Have you every held a book in your hands so perfectly written and somehow so appropriate to your present circumstance that after reading a certain passage you find yourself over come by a desire to hug that book while reminiscing about what you have just read as though it were a fond yet distance memory of a special time in your life? I have this all the time; and not just with the Bible either. I am talking about Charles Dickens and, most recently, Nicholas Nickleby. I have blogged about Dickens before but I just can’t say enough good things about him, or more accurately, his books. It was as though Dickens was writing with just me in mind every time he sat down and put pen to paper. After finishing David Copperfield an insatiable need to read more Dickens burned within me. I knew I had more Dickens books in the house so I ran for the book shelf, throwing the contents of my “too read” pile aside, desperately searching for more. I was in a hail of paperbacks, throwing titles aside like Tess of the Urbervilles, Mansfield Park, six or twelve of the twenty-one Dune books, and Anna Karenina (no, your eyes were not deceiving you I slipped a subtle Dune reference in there; and yes, sci-fi is a guilty reading-pleasure of mine), tossing these titles aside as though they were something other than the classics they are (most of the latter Dune incarnations excluded), sifting through books till I reached the bottom of the pile where I knew more Dickens were hiding.
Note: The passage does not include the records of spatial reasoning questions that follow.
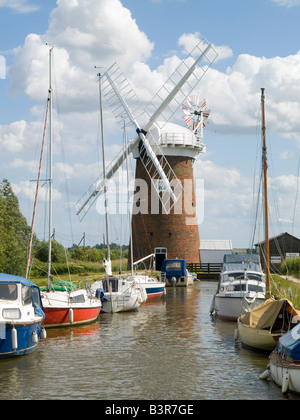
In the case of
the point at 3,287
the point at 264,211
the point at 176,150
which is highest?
the point at 176,150

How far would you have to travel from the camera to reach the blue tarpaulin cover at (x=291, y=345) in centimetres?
1544

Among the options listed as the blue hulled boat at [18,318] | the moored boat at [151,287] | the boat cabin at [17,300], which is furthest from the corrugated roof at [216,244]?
the blue hulled boat at [18,318]

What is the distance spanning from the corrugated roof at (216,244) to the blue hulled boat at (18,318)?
174 feet

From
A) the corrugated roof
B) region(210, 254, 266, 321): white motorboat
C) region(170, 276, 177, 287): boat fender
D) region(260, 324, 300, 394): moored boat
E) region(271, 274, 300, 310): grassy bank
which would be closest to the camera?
region(260, 324, 300, 394): moored boat

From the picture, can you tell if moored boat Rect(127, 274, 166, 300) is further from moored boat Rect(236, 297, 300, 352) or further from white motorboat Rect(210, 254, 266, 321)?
moored boat Rect(236, 297, 300, 352)

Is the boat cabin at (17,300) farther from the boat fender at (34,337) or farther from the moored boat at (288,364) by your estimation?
the moored boat at (288,364)

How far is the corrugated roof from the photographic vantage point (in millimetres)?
74562

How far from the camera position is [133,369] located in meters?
19.5

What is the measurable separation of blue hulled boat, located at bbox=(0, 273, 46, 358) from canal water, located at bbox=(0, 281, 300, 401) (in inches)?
19.4

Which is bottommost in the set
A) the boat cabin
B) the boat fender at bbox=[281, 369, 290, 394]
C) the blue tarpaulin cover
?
the boat fender at bbox=[281, 369, 290, 394]

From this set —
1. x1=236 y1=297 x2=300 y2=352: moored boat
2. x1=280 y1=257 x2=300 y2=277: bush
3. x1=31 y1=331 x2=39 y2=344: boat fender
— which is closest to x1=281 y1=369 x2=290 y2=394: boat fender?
x1=236 y1=297 x2=300 y2=352: moored boat

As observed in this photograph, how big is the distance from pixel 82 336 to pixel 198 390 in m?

When I finished my mad search, I had three books in my hand–A Tale of Two Cities, Great Expectations, and Nicholas Nickleby
â “and a dilemma before me” how to choose? Without resorting to casting lots, I had to choose just by looking. You can’t judge a book by its cover, that is for sure; which is a good thing too, because a Wordsworth Classic (especially a Dickens) is a jewel wrapped in a rag, their covers being so boring as to make you want to skip the book for this very reason. Instead I chose another visual queue to assist me in my decision-making: weight. I choose the heaviest book because more weight means more volume; more volume means more pages; and more pages means more words; and more words means longer read time, which is perfect because, after finishing David Copperfield (a fairly hefty book at that), I found it was far too short, my conversation with David ending long before I was ready. For this reason I chose Nicholas Nickleby, the largest Dickens book I could find. It is a particular pet peeve of mine (in a love-hate sort of way) that, once a book is completed, you have to start a new one; because, after spending hours getting to know and love the people who populate the pages of a book you just finished, you have to leave them behind and start acquainting yourself with someone new all over again.

This time, so as to forestall the ending of this book and so that I could have the greatest amount of time possible conversing with the author through his characters before having to start a new book, I choose the biggest book possible.

Which, incidentally, didn’t work that well because it turned out to be far too short as well.